Я даже хотел позабавить этим казусом своих новых знакомых в «Фоксвуд Чейзе». Возможно, когда-нибудь я и Энни расскажу, в какую историю влип. Обхохочешься! Она-то вообще выпадет в осадок, услышав, как конгрессмен Уокер привел меня в наркопритон, чтобы покурить немножко травки, а я чуть с ума не трюхнулся, решив, будто он затащил меня в бордель! Черт, я, может, и не прочь был бы хорошенько затянуться разок после такой-то передряги.
— Не желаешь пустить тучку? — спросил меня Сквик.
— Нет, благодарю, — отозвался я.
Тем не менее Сквик посмотрел на меня, точно на страждущего наркомана, и набил-таки трубку. Прежде я никогда не слышал оборота «пустить тучку» — это не мой, так сказать, профиль, — но как-то не придал этому особого значения.
Вспыхнула бутановая зажигалка, тихо звякнула приспособленная к трубке стеклянная чаша. И лишь когда он сам затянулся своей хренотенью и мои ноздри щекотнул слабый сладковатый запах, напоминающий пену для ванной, я сообразил, что это совсем не та старая добрая американская ганджа, что мы, бывало, покуривали в колледже.
Мне не хотелось нервировать Сквика — особенно теперь, когда его легкие до краев были заполнены неизвестной мне дурью.
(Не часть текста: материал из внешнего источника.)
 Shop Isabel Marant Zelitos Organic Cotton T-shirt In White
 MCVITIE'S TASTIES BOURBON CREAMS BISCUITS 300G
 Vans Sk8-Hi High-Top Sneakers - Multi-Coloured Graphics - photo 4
Поэтому я как бы невзначай бросил:
— О, так это…
— Тина, — подсказал Уокер.
— Ну да, Тина.
— Айс! — малопонятно выдал Сквик.
Может, это крэк?[34] Я что, угодил в кокаиновый притон?
— А, ну да. Кок.
— Нет, не кок. Это Тина. Кристалл![35]
Наташа хихикнула над моими языковыми трудностями, которые, пожалуй, и впрямь могли кого угодно позабавить. Значит… кристаллический мет. Ага! Я испытал такое торжество, будто победил в игре в «Улику», — теперь я безошибочно выяснил, что мои новые знакомцы и впрямь не курят кокаин.
О мете я кое-что знал еще с флотских времен, где не такое уж и малое число идиотов — в основном из трюмных крыс, мотористов, — хоть когда-то, но прикладывались к метамфетамину. От этого наркотика «приятель» съеживается так, будто ты булькнулся в воды Северной Атлантики, но при этом ты становишься просто невероятно сексуально озабоченным. Парадоксальная ситуация, сплошь и рядом приводящая ко всевозможным проблемам, которых мне уж точно не хотелось хлебнуть.
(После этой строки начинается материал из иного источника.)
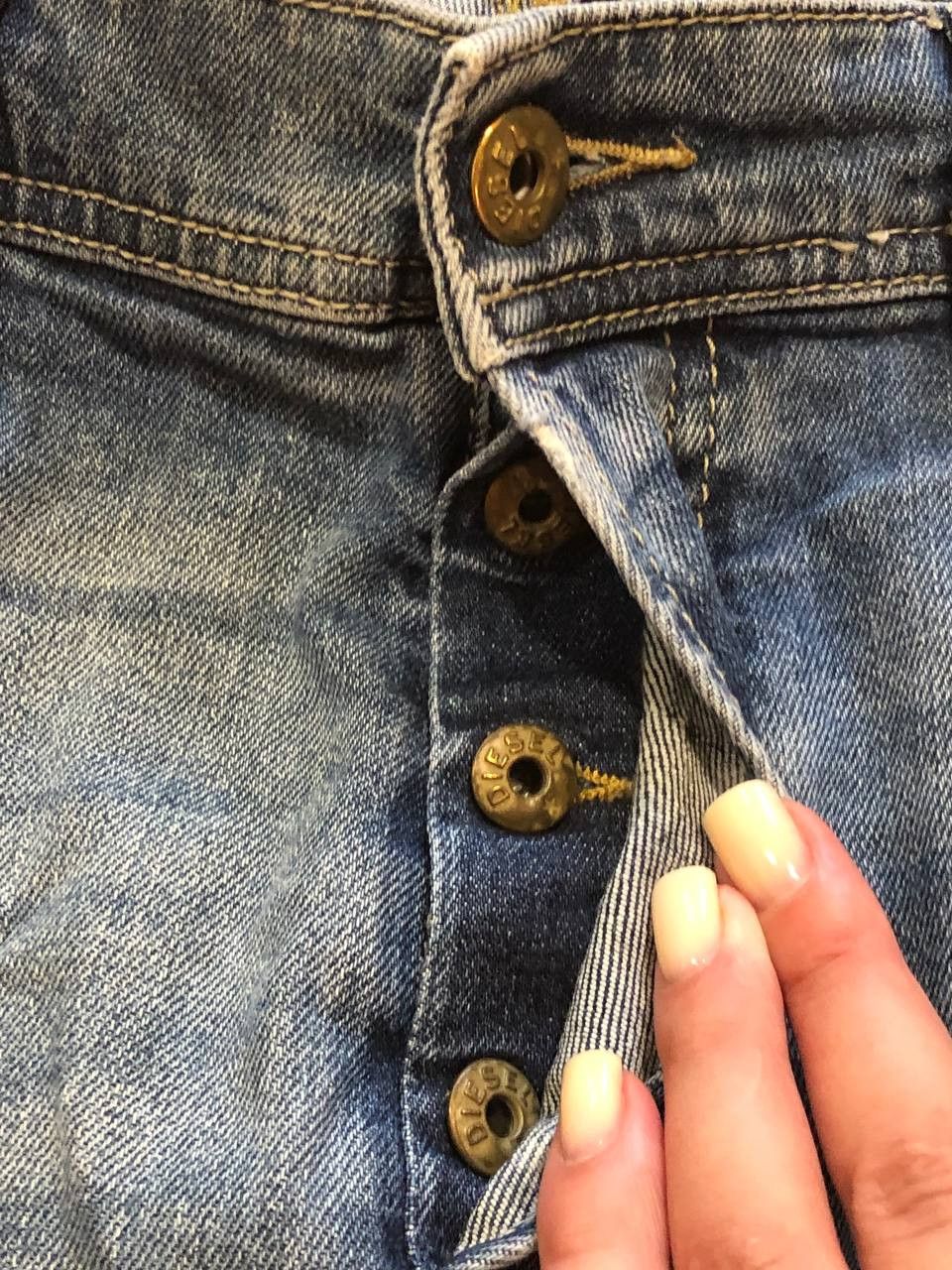 Diesel vintage blue jeans Diesel crazy Y2K size 33 streetwear Size US 33 - 14 Thumbnail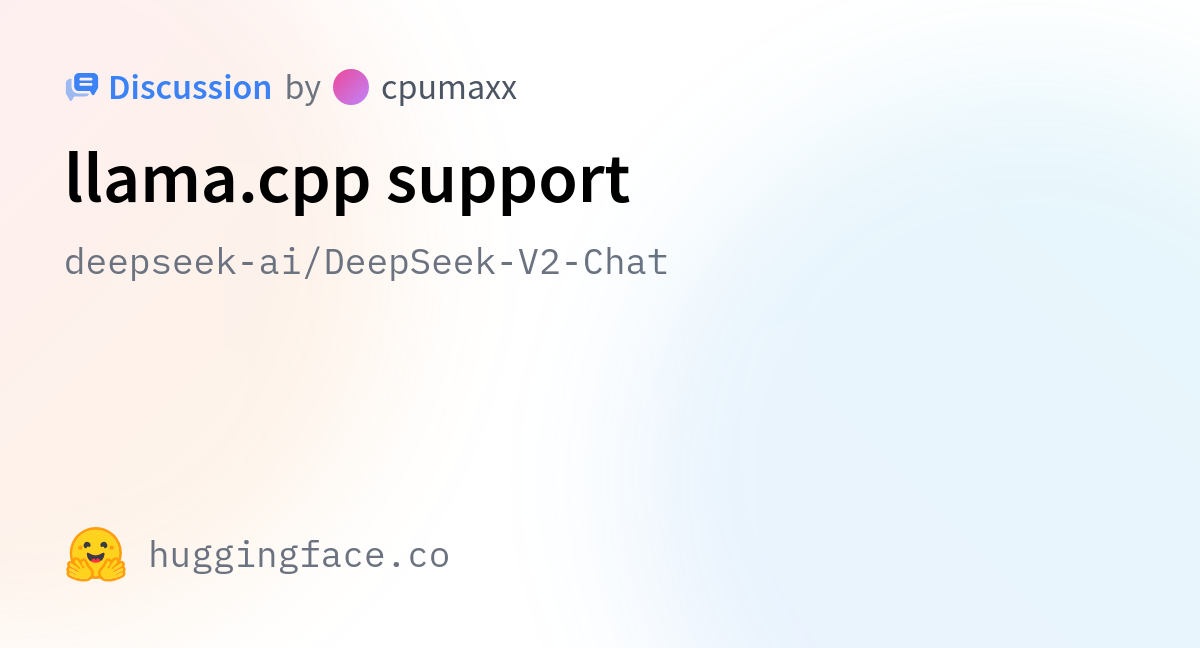 deepseek-ai/DeepSeek-V2-Chat · llama.cpp support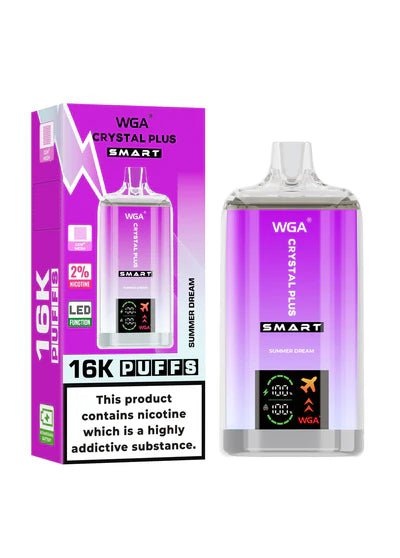 WGA Crystal Plus Smart 16000 + Puffs Disposable Vape - Box of 10 - WGA Crystal Plus Smart 16000 + Puffs Disposable Vape - Box of 10 - Vape Fast UK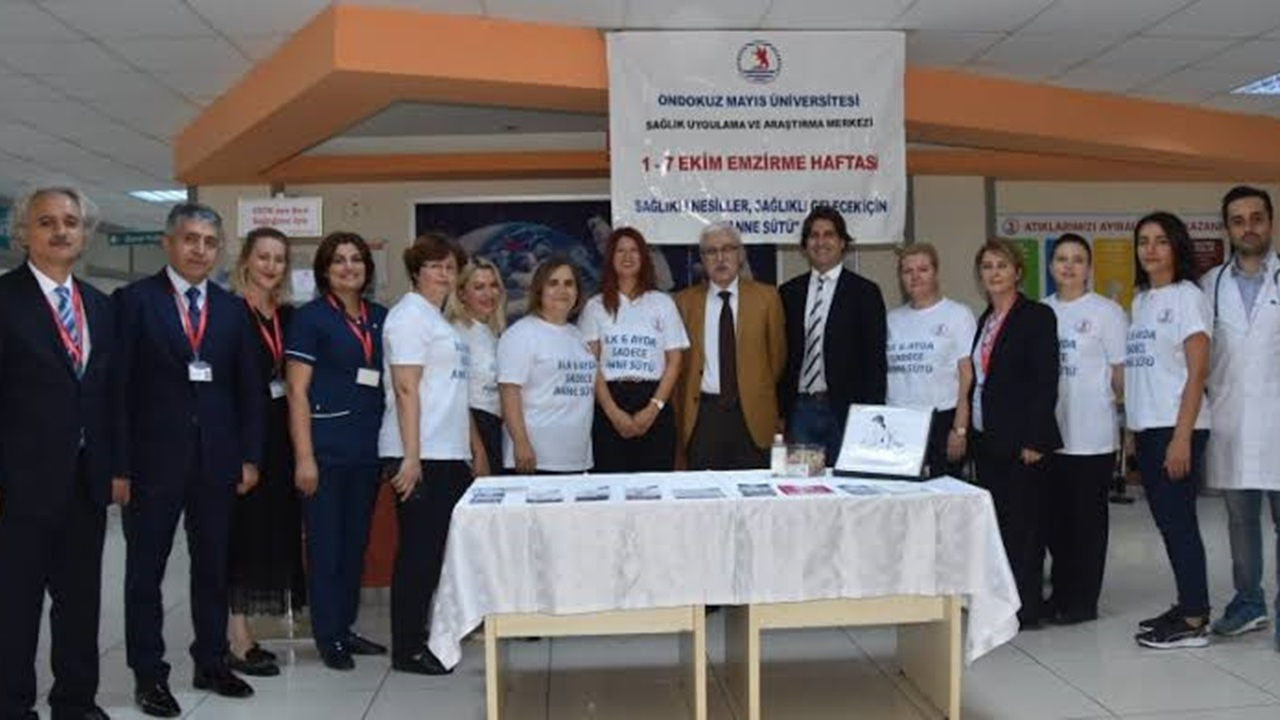 Samsun'da Prof. Dr. Canan Aygün: “Anne sütü bebeği enfeksiyonlardan koruyor”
Наташа, затянувшись, выпустила облачко дыма и пробежала по мне глазами, точно за обедом по шведскому столу. Сквик, Китти и Уокер между тем уже куда-то сдернули (как я заметил, мужчины перед этим приняли по какой-то пилюльке), оставив меня наедине с прелестью из Страны Советов, которая, проделывая отвлекающие маневры головой, смогла-таки успешно одолеть мою защиту и уже двигалась на ощупь в верном направлении. Я еле успел оттащить ее руку, пока она не ухватила ценнейшие мои фрагменты.
Физиономия у нее была совершенно убитая, хотя девчонку и лихорадило от действия наркотика.
— Послушай, — сказал я ей, — ты извини. Ты очень симпатичная. Но я не тот парень, что тебе нужен. Мне надо идти.
И тогда Наташа — благослови ее Господь! — подалась назад и произнесла милым, невинным голоском:
— Я тебя понимаю!
— Вот и хорошо. Правда, ничего личного. Просто мне необходимо уйти.
— Понимаю! Ты педик. Я сейчас все улажу.
— Нет-нет-нет-нет! — подскочил я.
Она бросила психическому парню на кухне несколько слов — на слух скорее по-польски, нежели по-русски, — потом выкрикнула то же самое, но погромче, чтобы привлечь его внимание. Он был сильно недоволен, что его отдернули от мобильника, но все же раздраженно затопал вверх по лестнице. Едва взглянув на него, можно было уверенно сказать, что он обкололся метом.
Я проверил телефон — пришла эсэмэска от Энни: «Милый, глаза закрываются. Спок, ночи! Обними, когда вернешься».